Judge Rakoff’s decision sent shockwaves through the legal community, with Reuters reporting that lawyers advised clients to exercise caution when discussing legal matters with ChatGPT, Claude, Gemini and other AI chatbots.
Covering the waters is a second ruling issued on the same day as Rakoff’s, in which a U.S. district judge ruled that a woman who used an AI chatbot to assist in her own defense doesn’t I have to return his discussions. In his ruling, the judge said AI robots “are tools, not people.”
Now, these cases primarily focus on the legal status of AI when used by lawyers and their clients. When you chat with an AI about legal matters, is it the same as writing private notes to yourself in Microsoft Word, or are you sharing (in the eyes of the law) legal conversations with a third party who is therefore subject to a subpoena? Good question, and there is no definitive answer yet.
But the whole issue raises an important point: your conversations with ChatGPT, Claude, and Gemini won’t necessarily stay private, and you should be aware of that every time you chat with them.
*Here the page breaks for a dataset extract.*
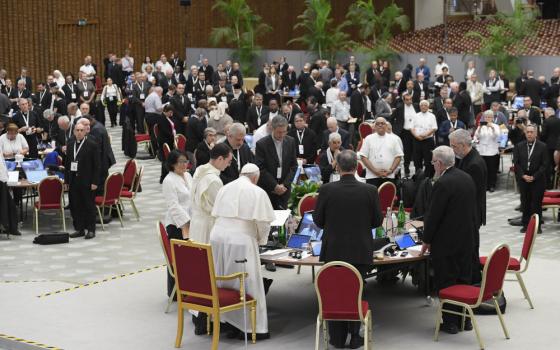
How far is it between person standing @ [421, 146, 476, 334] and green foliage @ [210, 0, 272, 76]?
2603 cm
The general rule is that you shouldn’t say anything to an AI chatbot that you wouldn’t want to put in a group text – or, to be old-school, on the back of a postcard.
Also remember that deleting a chat doesn’t immediately clean it up. Anthropic and OpenAI will keep deleted and temporary chats on their servers for at least 30 days, while Google may keep Gemini chats for even longer depending on your Gemini app activity settings.